◆ PASSAGE PROVIDED:
In his State of the City address, Saline Mayor Brian Marl highlighted the city's progress  - both in the last year and in his eight years on city council.

Marl spoke of the progress made in economic development, citing the addition of Navvya, Emagine Theatre and several downtown businesses. He also said much progress was made on the hotel/Ace Hardware project. In 2017, the city made progress in renewing its housing stock. Marl said he expected progress at the Fairdene development on South Monroe Street and he pledged to work with the new owners of 147 W. Michigan Ave. to develop the long-vacant property.

Marl said the city's financial condition continues to approve. He said the city's bond rating has improved. The city is also making progress living up to its pension and health care obligations, Marl said.

He also spoke about impending challenges in 2018 - including the adoption of the non-discrimination ordinance, a review of the city's medical marijuana ordinance, work on the wastewater treatment odor issue, and developing consensus on a plan to tackle the city's infrastructure needs.

Below is the video of Marl's speech (recorded in two parts - the first segment was recorded after the council meeting) and the text.


Good evening.

City Council, City Manager Campbell, City Clerk Royal,

Distinguished guests, and my fellow citizens.

Let me begin tonight by expressing my gratitude to the citizens of Saline for providing me the privilege and honor of serving as your Mayor. It's hard to believe, but this will be my 11th State of the City address. I want to begin this address a little bit differently: By nature, I am not a very introspective person, or prone to reflection. But, I've recently been thinking about how far we have come as a city - and how much has changed since my tenure as a Council member began in January 2009. It's easy to live in the moment, and think only about where we are - but it's crucial to take time to look back and recall where we have been.

In January 2009, the City of Saline was experiencing the adverse effects of the Great Recession. Revenues were declining, our businesses were struggling, and as a community we were forced to forego or delay important projects. As a city, we took the very difficult step of eliminating positions in city government. While the impact was not as severe as it was on some neighboring communities, the anemic economy did impact Saline in innumerable ways.

It's worth noting that the Saline community has weathered storms and hardships in the past, and with some determination and fortitude, and a desire to work together, we pulled through - as is our custom.

◆ DATA UNDER STUDY:
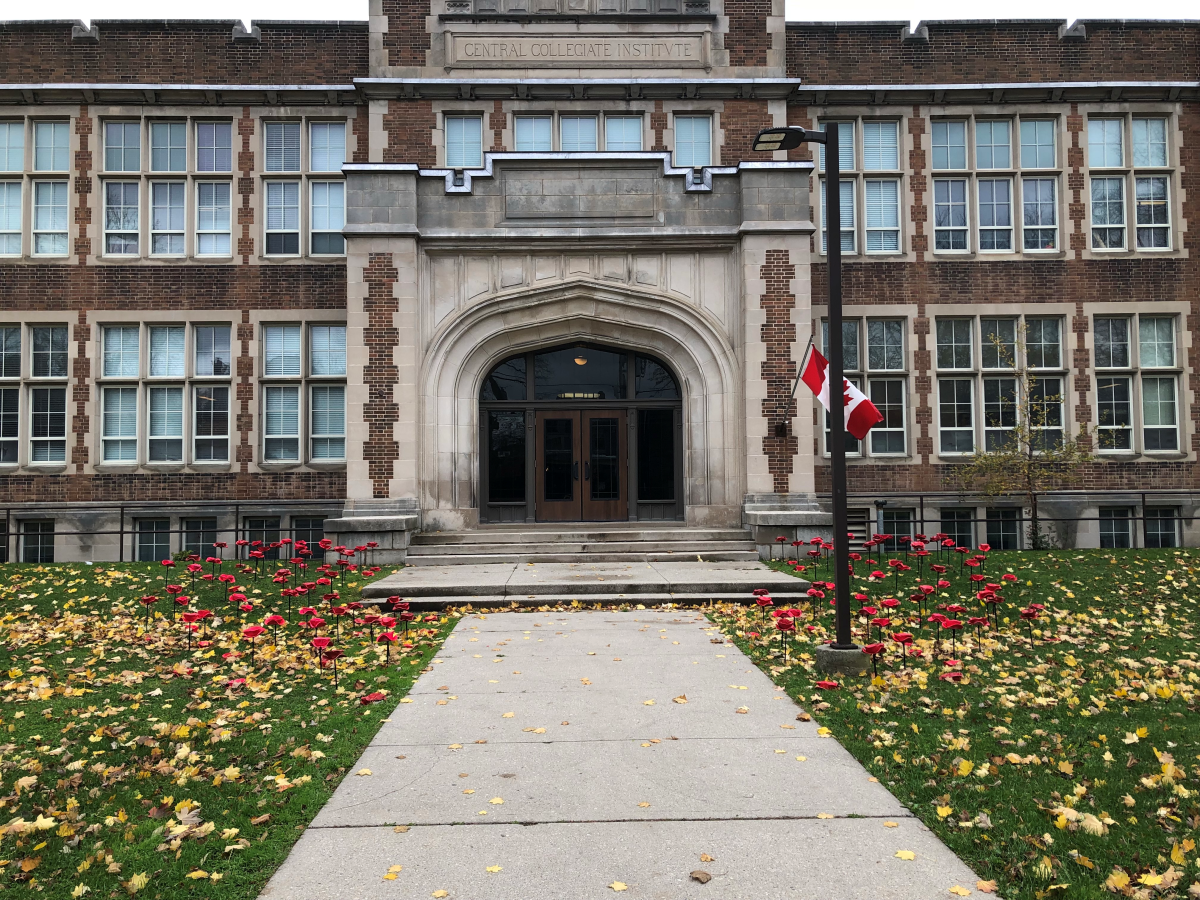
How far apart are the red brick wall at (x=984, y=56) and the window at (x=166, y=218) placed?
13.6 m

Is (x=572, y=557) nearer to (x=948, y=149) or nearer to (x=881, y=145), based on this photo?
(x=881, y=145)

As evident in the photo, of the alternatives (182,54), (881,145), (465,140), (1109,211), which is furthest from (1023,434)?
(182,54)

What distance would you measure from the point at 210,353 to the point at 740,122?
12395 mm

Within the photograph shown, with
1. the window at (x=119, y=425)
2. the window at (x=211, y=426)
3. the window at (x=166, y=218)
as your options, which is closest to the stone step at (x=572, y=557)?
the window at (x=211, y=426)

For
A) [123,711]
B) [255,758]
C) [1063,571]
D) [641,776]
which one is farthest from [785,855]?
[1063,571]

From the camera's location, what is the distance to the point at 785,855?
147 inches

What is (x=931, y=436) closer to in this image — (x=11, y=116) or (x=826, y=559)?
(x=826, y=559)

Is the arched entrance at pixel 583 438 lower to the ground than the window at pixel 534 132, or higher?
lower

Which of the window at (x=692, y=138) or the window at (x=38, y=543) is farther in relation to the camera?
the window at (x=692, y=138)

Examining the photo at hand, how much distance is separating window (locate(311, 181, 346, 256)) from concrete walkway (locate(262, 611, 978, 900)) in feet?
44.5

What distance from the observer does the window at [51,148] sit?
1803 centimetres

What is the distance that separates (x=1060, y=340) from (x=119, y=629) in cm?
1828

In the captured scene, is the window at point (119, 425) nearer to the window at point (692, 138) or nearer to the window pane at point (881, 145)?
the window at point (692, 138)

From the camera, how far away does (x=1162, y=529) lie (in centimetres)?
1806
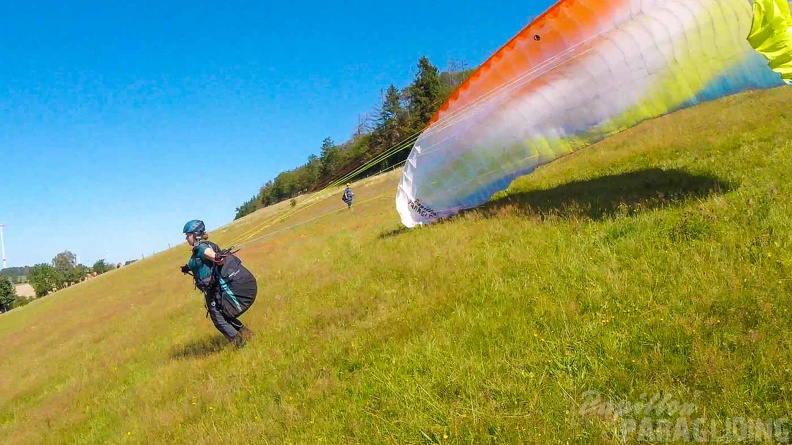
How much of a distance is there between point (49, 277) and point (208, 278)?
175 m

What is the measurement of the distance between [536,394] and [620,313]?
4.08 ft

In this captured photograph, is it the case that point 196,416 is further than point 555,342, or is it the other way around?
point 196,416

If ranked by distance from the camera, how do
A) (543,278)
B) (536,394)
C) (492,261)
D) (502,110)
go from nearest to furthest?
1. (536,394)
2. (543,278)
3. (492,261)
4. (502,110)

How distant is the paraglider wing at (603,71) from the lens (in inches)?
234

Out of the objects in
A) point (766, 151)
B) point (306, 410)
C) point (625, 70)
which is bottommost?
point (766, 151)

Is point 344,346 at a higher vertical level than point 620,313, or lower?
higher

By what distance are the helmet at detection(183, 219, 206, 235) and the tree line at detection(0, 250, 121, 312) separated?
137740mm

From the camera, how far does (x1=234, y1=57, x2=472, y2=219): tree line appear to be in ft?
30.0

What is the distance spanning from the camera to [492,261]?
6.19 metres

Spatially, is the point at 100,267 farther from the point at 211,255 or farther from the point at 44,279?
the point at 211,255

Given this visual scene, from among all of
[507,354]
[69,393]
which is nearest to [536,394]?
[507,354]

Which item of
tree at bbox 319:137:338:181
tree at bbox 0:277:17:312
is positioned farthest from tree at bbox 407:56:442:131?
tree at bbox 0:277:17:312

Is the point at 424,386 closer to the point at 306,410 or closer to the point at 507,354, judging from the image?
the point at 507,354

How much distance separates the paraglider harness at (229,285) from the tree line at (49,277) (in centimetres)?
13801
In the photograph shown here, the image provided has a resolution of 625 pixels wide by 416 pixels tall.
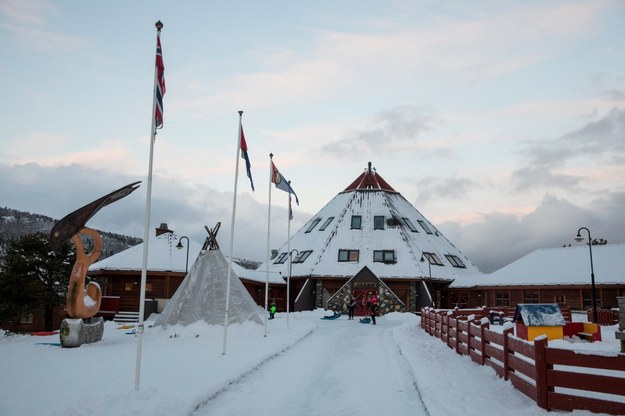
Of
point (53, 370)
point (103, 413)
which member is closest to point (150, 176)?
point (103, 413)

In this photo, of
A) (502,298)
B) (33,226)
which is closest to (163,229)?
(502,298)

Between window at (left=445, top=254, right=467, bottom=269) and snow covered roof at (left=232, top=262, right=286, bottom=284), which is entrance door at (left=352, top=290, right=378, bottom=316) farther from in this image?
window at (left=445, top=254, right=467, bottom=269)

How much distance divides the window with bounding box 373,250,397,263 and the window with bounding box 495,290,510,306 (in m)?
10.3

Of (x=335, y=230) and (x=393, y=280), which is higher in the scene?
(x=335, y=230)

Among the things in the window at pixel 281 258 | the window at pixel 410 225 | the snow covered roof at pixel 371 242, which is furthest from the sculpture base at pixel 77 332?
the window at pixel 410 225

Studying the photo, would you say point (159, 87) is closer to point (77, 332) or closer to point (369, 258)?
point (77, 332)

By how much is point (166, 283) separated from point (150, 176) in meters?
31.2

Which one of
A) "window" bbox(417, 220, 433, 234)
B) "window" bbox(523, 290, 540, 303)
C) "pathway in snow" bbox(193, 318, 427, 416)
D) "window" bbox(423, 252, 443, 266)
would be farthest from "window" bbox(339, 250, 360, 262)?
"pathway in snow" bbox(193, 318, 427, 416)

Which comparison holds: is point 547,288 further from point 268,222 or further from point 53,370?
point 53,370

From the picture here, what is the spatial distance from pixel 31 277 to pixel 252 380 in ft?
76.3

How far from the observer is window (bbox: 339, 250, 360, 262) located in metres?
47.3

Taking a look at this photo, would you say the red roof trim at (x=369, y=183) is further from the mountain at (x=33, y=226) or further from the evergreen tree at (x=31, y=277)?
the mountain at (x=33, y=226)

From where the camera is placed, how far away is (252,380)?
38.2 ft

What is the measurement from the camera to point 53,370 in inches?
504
...
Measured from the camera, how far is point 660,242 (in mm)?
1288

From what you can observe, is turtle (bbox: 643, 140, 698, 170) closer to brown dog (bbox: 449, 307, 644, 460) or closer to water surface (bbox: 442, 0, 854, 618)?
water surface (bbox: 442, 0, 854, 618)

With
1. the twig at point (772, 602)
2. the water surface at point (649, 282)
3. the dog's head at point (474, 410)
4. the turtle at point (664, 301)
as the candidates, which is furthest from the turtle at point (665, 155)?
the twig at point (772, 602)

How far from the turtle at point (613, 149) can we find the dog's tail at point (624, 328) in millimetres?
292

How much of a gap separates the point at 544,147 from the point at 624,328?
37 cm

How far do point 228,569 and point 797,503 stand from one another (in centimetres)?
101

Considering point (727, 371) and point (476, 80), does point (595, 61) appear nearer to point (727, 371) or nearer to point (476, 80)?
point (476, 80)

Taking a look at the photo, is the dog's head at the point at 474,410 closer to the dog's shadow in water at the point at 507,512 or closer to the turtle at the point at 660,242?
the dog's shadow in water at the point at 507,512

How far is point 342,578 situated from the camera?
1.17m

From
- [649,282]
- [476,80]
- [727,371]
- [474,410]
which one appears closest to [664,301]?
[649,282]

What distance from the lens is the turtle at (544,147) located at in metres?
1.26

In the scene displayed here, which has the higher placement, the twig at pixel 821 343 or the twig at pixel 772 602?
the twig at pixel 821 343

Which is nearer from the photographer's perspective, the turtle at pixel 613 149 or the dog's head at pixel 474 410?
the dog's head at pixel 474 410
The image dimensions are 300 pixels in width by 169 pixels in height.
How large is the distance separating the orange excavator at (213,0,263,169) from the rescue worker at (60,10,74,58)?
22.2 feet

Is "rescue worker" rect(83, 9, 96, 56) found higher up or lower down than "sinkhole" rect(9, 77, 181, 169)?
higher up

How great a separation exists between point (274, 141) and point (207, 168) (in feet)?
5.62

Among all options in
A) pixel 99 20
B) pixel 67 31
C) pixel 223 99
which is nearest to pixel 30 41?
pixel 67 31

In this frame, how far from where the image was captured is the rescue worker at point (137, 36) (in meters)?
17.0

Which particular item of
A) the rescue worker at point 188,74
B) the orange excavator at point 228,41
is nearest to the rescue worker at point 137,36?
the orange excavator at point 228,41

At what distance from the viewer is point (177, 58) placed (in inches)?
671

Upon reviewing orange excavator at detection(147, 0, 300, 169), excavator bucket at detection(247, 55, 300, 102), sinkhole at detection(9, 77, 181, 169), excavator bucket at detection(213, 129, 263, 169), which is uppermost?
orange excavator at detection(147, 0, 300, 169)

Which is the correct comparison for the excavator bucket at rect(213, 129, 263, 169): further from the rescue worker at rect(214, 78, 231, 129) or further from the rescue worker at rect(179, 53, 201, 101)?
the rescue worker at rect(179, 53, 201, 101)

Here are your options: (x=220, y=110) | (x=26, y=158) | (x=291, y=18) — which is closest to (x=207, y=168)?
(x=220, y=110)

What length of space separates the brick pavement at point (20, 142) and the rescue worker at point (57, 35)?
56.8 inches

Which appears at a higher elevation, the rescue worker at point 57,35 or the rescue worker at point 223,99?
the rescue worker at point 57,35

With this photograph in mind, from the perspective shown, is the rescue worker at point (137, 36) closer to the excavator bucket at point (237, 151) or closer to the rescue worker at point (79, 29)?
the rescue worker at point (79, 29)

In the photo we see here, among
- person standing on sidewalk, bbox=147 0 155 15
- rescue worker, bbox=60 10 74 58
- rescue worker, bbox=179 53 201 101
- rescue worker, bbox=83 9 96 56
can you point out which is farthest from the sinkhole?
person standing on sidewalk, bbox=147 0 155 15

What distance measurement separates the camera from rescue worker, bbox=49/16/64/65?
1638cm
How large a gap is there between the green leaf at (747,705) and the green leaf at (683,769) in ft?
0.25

◆ DIRECTIONS FOR THIS TASK: According to the passage on Saline's State of the City address, in what month and year did Marl's tenure as a Council member begin?

◆ TASK ANSWER: January 2009